• **EXCERPTED TEXT**:
▼▼▼

My own view is that for serious spy-spotting you have to go still farther east.

On no account should you miss Bangkok. For one thing it is the only capital city that I know of which is entitled to a
louche
-rating of its own. It is quite a satisfactory shock to discover that nearly all those glittering pagodas which give the place such a fine flavour of the mysterious East were built in the nineteenth century by Italian architects. Another distinct advantage is that, as Thailand is in the forward area of the Asian cold war, there are quite a lot of real spies and undercover agents operating there; a great help to the spotter, this. The Bamboo Bar of the Oriental Hotel and the foyer of the Trocadero Hotel are splendid hunting grounds. Late at night there is a place called ‘Eve’ which has much to recommend it.

The people of Bangkok are small, gay and sophisticated. However, they have a somewhat scatological sense of humour which the occidental may find disconcerting. Avoid people who know the language. Your personal dignity will be safer if you do not understand what the Thais are saying. Remember, too, that Bangkok is generally acknowledged to be the headquarters
of the Asiatic ‘blue’ film producing industry, and high
louche
-ratings may be registered on all sides. There are, in addition, numbers of sinister looking Europeans. Do not be deceived by appearances. Many of them really
are
sinister.

It is unwise to stay too long in Bangkok. For one thing, so much good spotting will spoil you for other places. More serious, you may contract the Bangkok neurosis. The symptoms are unmistakable. A slight fever is followed by mild dysentery. Then, after a few days, you find yourself adopting a sort of Dali-esque attitude to life that is not far removed from whimsicality. This is the tertiary stage. Not only occidentals become infected.

▲▲▲

• **INFORMATION SUPPLIED**:

▼▼▼

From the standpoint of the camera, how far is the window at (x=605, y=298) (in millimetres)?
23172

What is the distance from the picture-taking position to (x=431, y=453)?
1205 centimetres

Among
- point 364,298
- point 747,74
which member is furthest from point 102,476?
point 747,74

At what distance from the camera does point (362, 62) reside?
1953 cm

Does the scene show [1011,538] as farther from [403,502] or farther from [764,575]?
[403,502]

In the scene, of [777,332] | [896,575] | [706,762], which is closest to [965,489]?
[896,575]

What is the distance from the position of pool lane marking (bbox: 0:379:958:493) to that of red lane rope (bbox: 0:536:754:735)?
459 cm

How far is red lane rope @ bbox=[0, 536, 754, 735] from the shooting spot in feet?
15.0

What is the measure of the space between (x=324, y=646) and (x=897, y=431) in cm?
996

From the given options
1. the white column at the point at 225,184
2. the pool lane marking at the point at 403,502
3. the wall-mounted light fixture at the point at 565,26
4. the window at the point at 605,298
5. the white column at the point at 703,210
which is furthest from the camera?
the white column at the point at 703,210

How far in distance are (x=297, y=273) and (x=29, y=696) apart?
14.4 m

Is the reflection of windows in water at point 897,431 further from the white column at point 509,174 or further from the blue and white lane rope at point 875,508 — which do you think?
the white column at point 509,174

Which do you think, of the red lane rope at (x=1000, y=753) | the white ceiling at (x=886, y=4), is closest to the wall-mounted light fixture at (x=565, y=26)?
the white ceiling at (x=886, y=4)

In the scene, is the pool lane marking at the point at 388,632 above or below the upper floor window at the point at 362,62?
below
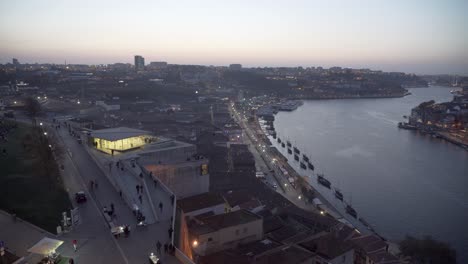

▲▲▲

• **PROBLEM DETAILS**: Reproduce the text on spy-spotting in Bangkok word for word, everything from "It is unwise" down to "occidentals become infected.". Draw only on the text on spy-spotting in Bangkok, not on the listing.

• **PROBLEM SOLUTION**:
It is unwise to stay too long in Bangkok. For one thing, so much good spotting will spoil you for other places. More serious, you may contract the Bangkok neurosis. The symptoms are unmistakable. A slight fever is followed by mild dysentery. Then, after a few days, you find yourself adopting a sort of Dali-esque attitude to life that is not far removed from whimsicality. This is the tertiary stage. Not only occidentals become infected.